Transformers: Project: Gather summarization datasets and try to replicate pegasus results on them

Created on 7 Oct 2020  路  34Comments  路  Source: huggingface/transformers

Dear @stas00 and whoever else is willing to help!

So far I have only checked pegasus' rouge scores on 2/12 datasets for which we have checkpoints.
For the other 10 datasets I either haven't tried or have tried briefly and gotten stuck.

The full scope of the project is that:
for each dataset:

1) There is an automated way to download the data, either from S3 or source. (To the extent possible, much of the logic in this script should eventually live in the datasets package).
2) we know our pegasus implementation's rouge score
2b) if our score is very different than the authors', we know whether that difference is due to data preprocessing, and if it is, we can preprocess the dataset similarly to the pegasus authors.
3) Our rouge score is within 0.3 Rouge2 of the reported. (Authors) column below.

Steps

Getting Data

By far the most difficult part of each project is getting the dataset. And giving up quickly if you can't and writing a github issue somewhere.
I tried 1 approach to getting data: this script
It worked for gigaword, I just haven't done the evaluation, but it failed for aeslc and then I gave up.

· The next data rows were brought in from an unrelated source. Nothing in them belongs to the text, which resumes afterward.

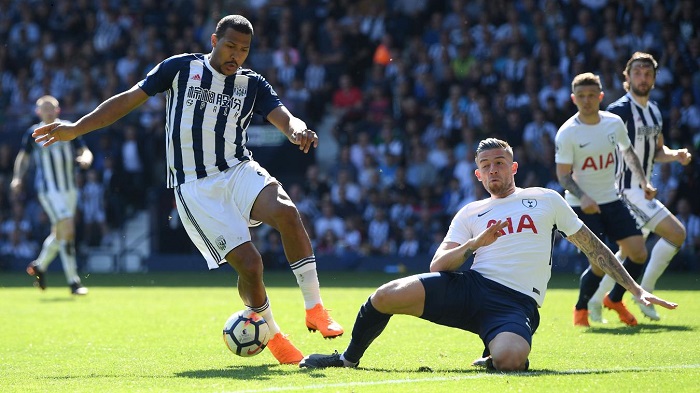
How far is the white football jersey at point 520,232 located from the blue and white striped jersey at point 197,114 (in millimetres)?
1954

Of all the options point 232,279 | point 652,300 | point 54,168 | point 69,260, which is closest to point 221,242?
point 652,300

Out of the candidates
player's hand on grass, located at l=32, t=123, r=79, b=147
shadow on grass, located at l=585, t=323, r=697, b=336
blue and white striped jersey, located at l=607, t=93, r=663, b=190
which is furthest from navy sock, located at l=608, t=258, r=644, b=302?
player's hand on grass, located at l=32, t=123, r=79, b=147

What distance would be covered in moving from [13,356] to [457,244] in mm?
3773

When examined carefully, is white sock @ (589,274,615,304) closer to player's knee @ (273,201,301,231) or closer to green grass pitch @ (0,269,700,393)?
green grass pitch @ (0,269,700,393)

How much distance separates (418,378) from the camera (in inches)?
261

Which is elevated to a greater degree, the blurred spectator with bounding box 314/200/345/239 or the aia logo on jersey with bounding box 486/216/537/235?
the aia logo on jersey with bounding box 486/216/537/235

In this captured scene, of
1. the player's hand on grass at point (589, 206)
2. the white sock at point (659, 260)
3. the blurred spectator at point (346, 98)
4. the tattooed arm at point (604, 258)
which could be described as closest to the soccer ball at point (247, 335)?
the tattooed arm at point (604, 258)

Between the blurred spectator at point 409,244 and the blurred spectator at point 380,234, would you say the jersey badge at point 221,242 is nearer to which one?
the blurred spectator at point 409,244

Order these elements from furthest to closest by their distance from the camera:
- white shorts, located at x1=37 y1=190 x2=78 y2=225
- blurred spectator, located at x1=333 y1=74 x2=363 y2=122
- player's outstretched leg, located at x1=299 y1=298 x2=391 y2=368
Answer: blurred spectator, located at x1=333 y1=74 x2=363 y2=122 < white shorts, located at x1=37 y1=190 x2=78 y2=225 < player's outstretched leg, located at x1=299 y1=298 x2=391 y2=368

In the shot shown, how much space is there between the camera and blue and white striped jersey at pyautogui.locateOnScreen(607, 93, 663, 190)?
10.7 meters

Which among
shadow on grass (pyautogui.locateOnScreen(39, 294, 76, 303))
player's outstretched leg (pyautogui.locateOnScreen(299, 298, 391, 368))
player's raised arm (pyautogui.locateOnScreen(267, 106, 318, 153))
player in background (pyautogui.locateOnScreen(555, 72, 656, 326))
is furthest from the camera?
shadow on grass (pyautogui.locateOnScreen(39, 294, 76, 303))

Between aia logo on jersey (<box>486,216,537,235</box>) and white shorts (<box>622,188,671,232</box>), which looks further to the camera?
white shorts (<box>622,188,671,232</box>)

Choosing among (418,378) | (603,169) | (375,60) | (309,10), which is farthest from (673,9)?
(418,378)

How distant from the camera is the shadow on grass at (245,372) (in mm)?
6907
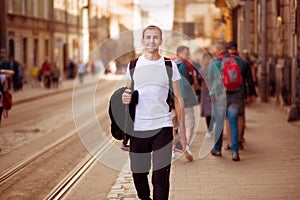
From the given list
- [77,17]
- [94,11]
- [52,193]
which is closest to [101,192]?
[52,193]

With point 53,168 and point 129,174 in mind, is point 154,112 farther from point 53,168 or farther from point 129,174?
point 53,168

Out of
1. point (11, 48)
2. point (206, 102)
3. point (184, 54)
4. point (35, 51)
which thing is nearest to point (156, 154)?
point (184, 54)

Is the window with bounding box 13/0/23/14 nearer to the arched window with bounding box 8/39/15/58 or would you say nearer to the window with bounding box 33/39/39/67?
the arched window with bounding box 8/39/15/58

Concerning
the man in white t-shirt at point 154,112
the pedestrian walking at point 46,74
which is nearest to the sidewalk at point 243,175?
the man in white t-shirt at point 154,112

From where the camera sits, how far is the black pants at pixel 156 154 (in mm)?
6594

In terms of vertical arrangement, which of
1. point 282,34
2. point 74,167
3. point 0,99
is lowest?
point 74,167

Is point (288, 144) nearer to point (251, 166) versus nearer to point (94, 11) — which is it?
point (251, 166)

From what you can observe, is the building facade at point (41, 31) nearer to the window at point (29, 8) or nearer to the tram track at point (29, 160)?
the window at point (29, 8)

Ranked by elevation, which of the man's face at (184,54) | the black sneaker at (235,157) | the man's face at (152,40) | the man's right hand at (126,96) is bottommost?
the black sneaker at (235,157)

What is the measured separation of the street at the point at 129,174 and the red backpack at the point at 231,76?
3.70 feet

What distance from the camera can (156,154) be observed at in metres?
6.62

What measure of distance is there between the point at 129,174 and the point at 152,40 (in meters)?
3.97

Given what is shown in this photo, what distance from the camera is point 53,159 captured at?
1191 cm

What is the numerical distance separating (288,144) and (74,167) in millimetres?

Another complementary approach would be to try to directly use the pegasus dataset code

This will likely push preprocessing issues towards the back of the project. (when we try to send PRs to the datasets repo), but might be better than using my script.

After you get data

When you have gotten a dataset you can sanity check

python -m torch.distributed.launch --nproc_per_node=2  run_distributed_eval.py \
    --model_name google/pegasus-large $\  # see note 1
    --save_dir xsum_generations \
    --data_dir xsum \
    --prefix test \
    --n_obs 100 \

Note 1: you can just keep running pegasus-large and expect a high single digits or better rouge2 score,to avoid downloading all the checkpoints or, you can change this to the relevant checkpoint.
Note 2: I am happy to run all the evals on newer hardware, very easy for me.
Note 3: We can do data sharing by getting you aws creds, or some other solution. Key is that I can download from command line, e.g. Google Drive + gdown.

Misc thoughts:

  • arxiv and pubmed are listed under scientific_papers in the datasets package.
  • This is really 10 projects (1 each dataset, 2 of which I've started). If I were you I would ignore the started 2 and start on a few other ones.
  • If a dataset only has train/test or train/val or some other splits, see how the pegasus authors did the split.
  • Partial credit is valuable!
  • this could easily have been an issue for the datasets project rather than the transformers project.
  • There is no reason to merge PRs quickly for this project, but eventually we want a (much better) download_summ_dataset.py script or instructions for using other libs to accomplish the same outcome.
  • Will be good for both of us to learn the datasets internals.
  • Raw Billsum has multiple line articles, which breaks everything :( , (we could try to support raw nlp datasets in our DataLoader)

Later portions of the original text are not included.